About six months after we moved to this new city, he started coming home later from work. One night it was until 2am. He always told me I had to work late. I believed in him. He was answering a lot of calls. I was at home a lot by myself.

A few months later, I decided to return to my hometown. He was to find a job there, but it wasn’t difficult. I didn’t want to be alone in this big city anymore, and I was just about to give birth. I wanted a family.

Life after moving

After returning to Japan, I stayed at my parents’ house and found my apartment within a month.

He found a job almost instantly and I delivered Julian two days after I got home. Life was going well.

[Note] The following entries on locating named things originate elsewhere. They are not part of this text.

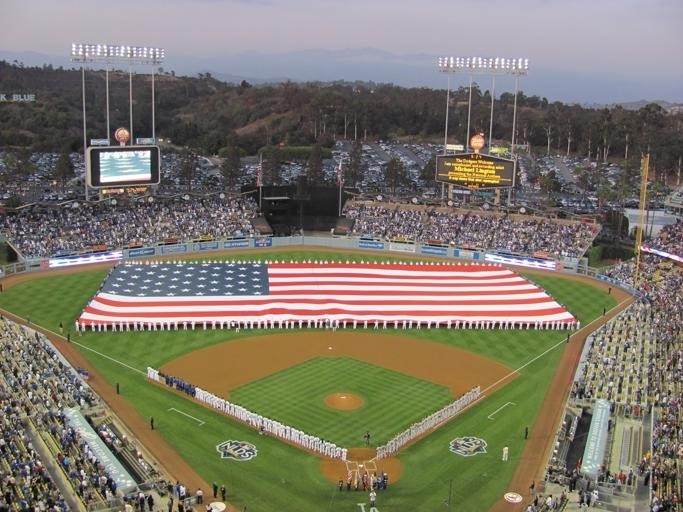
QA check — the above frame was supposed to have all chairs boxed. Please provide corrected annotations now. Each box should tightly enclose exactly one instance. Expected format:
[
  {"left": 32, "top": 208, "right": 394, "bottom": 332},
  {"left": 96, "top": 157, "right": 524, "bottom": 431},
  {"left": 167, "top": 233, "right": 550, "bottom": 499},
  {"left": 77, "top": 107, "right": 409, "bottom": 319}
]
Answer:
[
  {"left": 528, "top": 224, "right": 683, "bottom": 512},
  {"left": 0, "top": 312, "right": 180, "bottom": 512}
]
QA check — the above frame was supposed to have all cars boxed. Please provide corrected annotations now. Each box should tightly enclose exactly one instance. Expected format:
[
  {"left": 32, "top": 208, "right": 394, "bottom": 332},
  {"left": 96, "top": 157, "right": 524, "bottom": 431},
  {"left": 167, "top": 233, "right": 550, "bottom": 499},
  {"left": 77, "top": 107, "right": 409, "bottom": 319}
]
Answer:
[
  {"left": 327, "top": 135, "right": 453, "bottom": 186},
  {"left": 513, "top": 150, "right": 670, "bottom": 215},
  {"left": 0, "top": 151, "right": 84, "bottom": 201},
  {"left": 159, "top": 151, "right": 327, "bottom": 186}
]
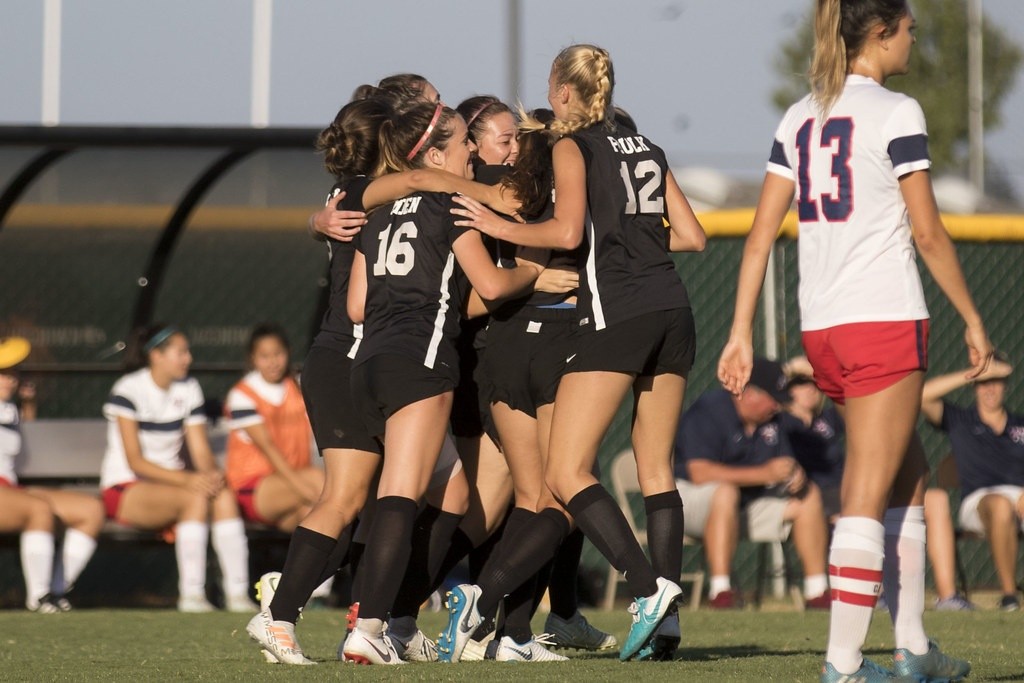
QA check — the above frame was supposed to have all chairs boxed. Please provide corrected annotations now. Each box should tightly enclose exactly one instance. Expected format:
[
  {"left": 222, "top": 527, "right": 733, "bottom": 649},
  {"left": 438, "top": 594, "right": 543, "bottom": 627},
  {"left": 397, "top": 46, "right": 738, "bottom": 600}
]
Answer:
[
  {"left": 602, "top": 448, "right": 743, "bottom": 614},
  {"left": 936, "top": 451, "right": 1021, "bottom": 606}
]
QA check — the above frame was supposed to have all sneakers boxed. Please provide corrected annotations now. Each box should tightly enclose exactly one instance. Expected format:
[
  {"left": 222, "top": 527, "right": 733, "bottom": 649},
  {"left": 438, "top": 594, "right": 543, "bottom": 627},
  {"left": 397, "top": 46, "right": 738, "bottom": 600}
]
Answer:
[
  {"left": 620, "top": 576, "right": 683, "bottom": 661},
  {"left": 459, "top": 630, "right": 496, "bottom": 661},
  {"left": 246, "top": 611, "right": 317, "bottom": 665},
  {"left": 636, "top": 609, "right": 681, "bottom": 661},
  {"left": 342, "top": 627, "right": 409, "bottom": 665},
  {"left": 893, "top": 638, "right": 971, "bottom": 683},
  {"left": 255, "top": 571, "right": 304, "bottom": 663},
  {"left": 384, "top": 628, "right": 438, "bottom": 662},
  {"left": 435, "top": 584, "right": 485, "bottom": 664},
  {"left": 495, "top": 633, "right": 571, "bottom": 661},
  {"left": 821, "top": 656, "right": 895, "bottom": 683},
  {"left": 544, "top": 610, "right": 616, "bottom": 652}
]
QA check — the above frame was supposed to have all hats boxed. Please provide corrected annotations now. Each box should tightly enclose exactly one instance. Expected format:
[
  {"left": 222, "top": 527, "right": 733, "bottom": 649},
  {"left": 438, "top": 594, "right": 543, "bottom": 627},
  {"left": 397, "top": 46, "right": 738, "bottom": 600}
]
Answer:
[
  {"left": 750, "top": 359, "right": 793, "bottom": 402},
  {"left": 0, "top": 336, "right": 30, "bottom": 368}
]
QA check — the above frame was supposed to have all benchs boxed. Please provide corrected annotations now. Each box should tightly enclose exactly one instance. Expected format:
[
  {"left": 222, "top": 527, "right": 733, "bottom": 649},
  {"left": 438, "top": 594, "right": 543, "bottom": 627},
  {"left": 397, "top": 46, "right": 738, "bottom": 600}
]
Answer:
[{"left": 0, "top": 415, "right": 291, "bottom": 610}]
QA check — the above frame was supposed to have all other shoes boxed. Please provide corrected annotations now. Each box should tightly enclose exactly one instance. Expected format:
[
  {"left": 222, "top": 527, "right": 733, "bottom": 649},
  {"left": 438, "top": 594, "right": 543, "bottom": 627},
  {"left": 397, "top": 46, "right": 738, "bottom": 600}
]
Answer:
[
  {"left": 935, "top": 597, "right": 978, "bottom": 612},
  {"left": 56, "top": 584, "right": 76, "bottom": 611},
  {"left": 708, "top": 591, "right": 736, "bottom": 610},
  {"left": 806, "top": 591, "right": 830, "bottom": 610},
  {"left": 24, "top": 593, "right": 62, "bottom": 612},
  {"left": 999, "top": 595, "right": 1019, "bottom": 612}
]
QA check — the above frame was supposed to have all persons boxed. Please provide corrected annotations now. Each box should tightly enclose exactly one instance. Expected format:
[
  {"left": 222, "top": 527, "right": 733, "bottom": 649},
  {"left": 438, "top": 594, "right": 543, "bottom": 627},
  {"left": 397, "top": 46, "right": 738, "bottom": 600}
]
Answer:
[
  {"left": 98, "top": 328, "right": 263, "bottom": 614},
  {"left": 451, "top": 43, "right": 708, "bottom": 661},
  {"left": 339, "top": 103, "right": 552, "bottom": 665},
  {"left": 484, "top": 130, "right": 571, "bottom": 665},
  {"left": 718, "top": 0, "right": 992, "bottom": 683},
  {"left": 244, "top": 73, "right": 639, "bottom": 673},
  {"left": 223, "top": 325, "right": 357, "bottom": 615},
  {"left": 673, "top": 358, "right": 849, "bottom": 608},
  {"left": 920, "top": 350, "right": 1024, "bottom": 611},
  {"left": 449, "top": 91, "right": 616, "bottom": 653},
  {"left": 0, "top": 336, "right": 105, "bottom": 615}
]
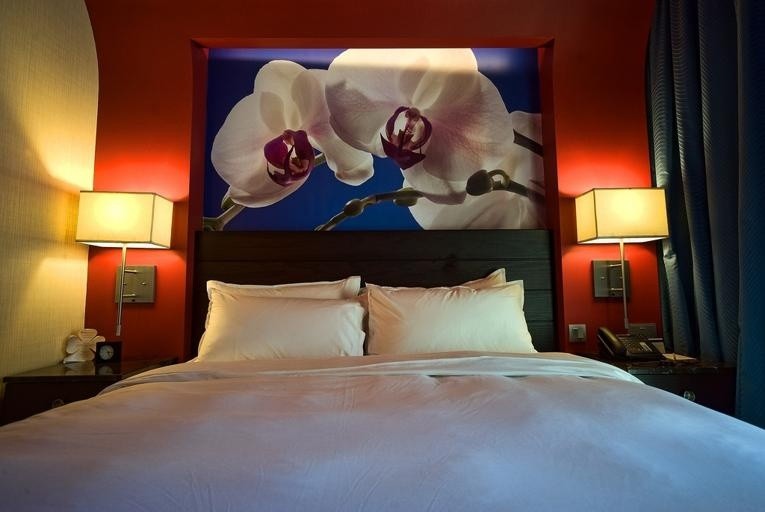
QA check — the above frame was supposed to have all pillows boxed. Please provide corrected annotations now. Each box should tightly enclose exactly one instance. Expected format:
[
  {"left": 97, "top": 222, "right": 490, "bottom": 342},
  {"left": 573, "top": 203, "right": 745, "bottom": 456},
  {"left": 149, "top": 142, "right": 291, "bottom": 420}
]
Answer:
[
  {"left": 354, "top": 263, "right": 508, "bottom": 361},
  {"left": 204, "top": 273, "right": 364, "bottom": 306},
  {"left": 362, "top": 279, "right": 539, "bottom": 363},
  {"left": 188, "top": 285, "right": 373, "bottom": 361}
]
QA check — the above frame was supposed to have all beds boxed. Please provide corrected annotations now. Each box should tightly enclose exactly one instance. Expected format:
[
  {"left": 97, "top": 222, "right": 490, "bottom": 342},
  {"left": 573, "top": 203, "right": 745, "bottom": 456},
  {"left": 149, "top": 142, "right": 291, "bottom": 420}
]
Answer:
[{"left": 0, "top": 224, "right": 765, "bottom": 509}]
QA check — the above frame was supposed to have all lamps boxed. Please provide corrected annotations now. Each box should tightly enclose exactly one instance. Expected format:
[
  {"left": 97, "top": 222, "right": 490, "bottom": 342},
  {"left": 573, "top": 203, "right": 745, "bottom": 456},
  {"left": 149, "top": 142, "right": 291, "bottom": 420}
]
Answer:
[
  {"left": 72, "top": 186, "right": 177, "bottom": 339},
  {"left": 573, "top": 184, "right": 677, "bottom": 334}
]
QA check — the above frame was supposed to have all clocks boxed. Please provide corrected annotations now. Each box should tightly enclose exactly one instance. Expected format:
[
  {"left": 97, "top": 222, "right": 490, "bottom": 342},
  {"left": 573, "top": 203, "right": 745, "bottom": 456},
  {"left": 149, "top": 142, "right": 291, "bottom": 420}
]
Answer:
[{"left": 92, "top": 339, "right": 123, "bottom": 364}]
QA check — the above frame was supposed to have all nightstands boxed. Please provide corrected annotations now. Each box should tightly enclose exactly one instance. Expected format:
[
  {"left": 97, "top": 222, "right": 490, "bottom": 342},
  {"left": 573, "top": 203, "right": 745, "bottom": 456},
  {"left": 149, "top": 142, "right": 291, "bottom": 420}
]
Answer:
[
  {"left": 1, "top": 355, "right": 174, "bottom": 434},
  {"left": 570, "top": 340, "right": 739, "bottom": 423}
]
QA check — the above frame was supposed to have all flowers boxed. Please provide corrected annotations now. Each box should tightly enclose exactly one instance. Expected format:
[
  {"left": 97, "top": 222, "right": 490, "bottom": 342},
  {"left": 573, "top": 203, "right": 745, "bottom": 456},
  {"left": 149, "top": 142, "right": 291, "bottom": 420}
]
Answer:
[{"left": 200, "top": 46, "right": 550, "bottom": 236}]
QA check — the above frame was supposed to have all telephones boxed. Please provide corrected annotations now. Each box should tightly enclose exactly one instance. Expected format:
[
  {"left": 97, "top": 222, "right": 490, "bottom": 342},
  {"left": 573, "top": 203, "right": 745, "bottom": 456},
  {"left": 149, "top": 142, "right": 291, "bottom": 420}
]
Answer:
[{"left": 596, "top": 326, "right": 663, "bottom": 361}]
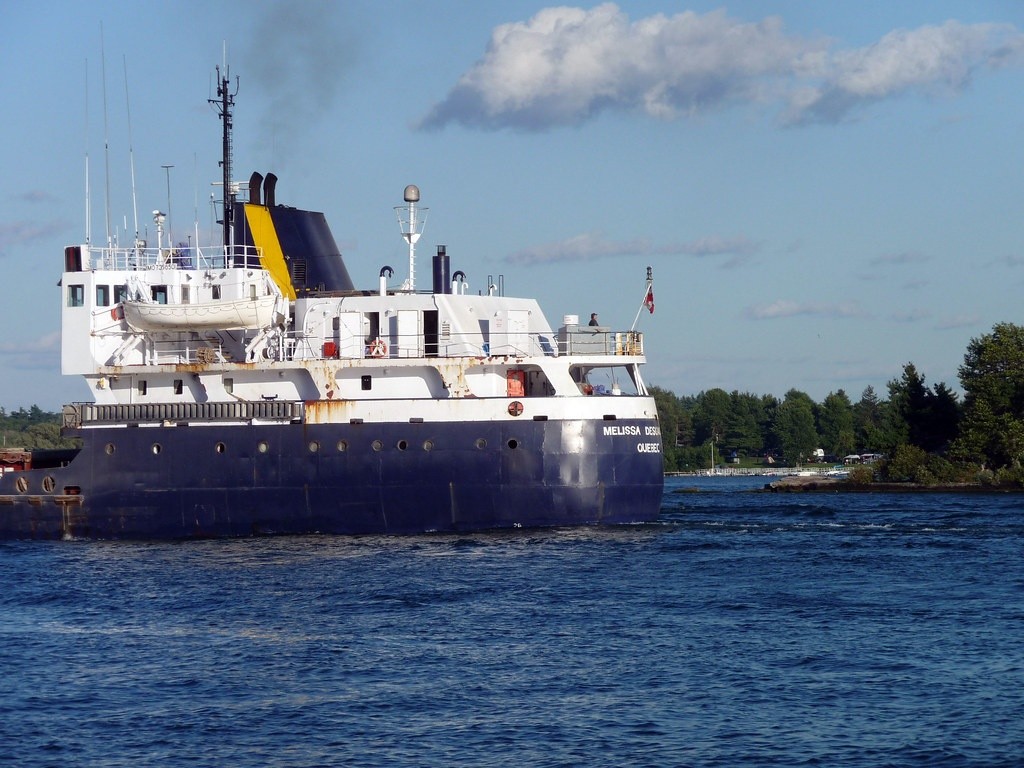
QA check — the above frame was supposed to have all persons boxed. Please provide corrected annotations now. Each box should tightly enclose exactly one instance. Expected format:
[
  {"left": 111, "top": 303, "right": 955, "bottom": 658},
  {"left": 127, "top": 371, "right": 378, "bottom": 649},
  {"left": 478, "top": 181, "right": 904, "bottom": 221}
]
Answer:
[{"left": 588, "top": 313, "right": 599, "bottom": 326}]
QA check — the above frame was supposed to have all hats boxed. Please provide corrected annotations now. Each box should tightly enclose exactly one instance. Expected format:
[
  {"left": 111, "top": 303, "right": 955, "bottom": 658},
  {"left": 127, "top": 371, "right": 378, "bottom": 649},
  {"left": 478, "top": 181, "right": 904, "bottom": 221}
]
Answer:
[{"left": 591, "top": 313, "right": 597, "bottom": 315}]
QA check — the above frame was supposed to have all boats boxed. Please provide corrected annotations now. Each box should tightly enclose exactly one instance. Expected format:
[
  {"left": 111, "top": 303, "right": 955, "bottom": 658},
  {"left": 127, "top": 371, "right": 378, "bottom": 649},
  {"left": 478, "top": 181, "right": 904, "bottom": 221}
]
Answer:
[{"left": 0, "top": 38, "right": 668, "bottom": 546}]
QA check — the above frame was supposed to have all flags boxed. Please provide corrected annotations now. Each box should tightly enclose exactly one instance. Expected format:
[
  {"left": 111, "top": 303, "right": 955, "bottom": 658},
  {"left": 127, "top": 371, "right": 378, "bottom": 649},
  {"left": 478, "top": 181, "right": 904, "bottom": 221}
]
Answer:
[{"left": 643, "top": 286, "right": 654, "bottom": 314}]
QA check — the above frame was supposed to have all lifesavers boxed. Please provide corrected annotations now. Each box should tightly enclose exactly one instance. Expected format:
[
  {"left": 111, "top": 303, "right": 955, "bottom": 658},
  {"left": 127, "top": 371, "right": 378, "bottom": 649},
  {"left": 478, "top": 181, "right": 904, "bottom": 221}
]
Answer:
[
  {"left": 370, "top": 340, "right": 386, "bottom": 357},
  {"left": 111, "top": 303, "right": 125, "bottom": 321}
]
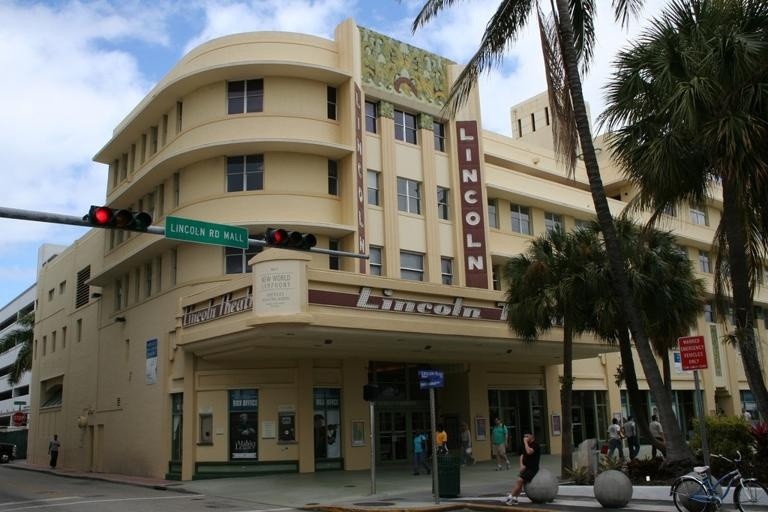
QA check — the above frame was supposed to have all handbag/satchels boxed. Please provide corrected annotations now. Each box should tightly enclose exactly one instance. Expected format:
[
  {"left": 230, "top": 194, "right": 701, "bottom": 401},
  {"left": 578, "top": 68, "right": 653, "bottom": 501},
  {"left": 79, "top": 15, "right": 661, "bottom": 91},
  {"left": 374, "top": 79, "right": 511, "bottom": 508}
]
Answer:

About a year after living with the baby, things started to get worse. He was terribly “working late.” He went home by smelling alcohol around 2 or 3 in the morning. By the time Julian was 18 months old, I had plenty of time and asked him to leave. This wasn’t the life I wanted from my son.

He moved and for the next six months my life was hell. He came drunk at night, forced me to have sex, threatened to take my baby away from me, and threatened to kill both of us. He threatened me almost every day. I stayed at my friend’s house for many nights just to feel at ease. The police were called many times.

He finally left the state and it was years ago that we contacted him again.

Divorce agreement

The day has come to apply for a divorce and put the entire nightmare of this marriage behind me. I applied for sole custody without allowing his visit. He was unstable, dangerous and violent, and I didn’t seize the opportunity with my son. The fact that he lived far enough was my blessing.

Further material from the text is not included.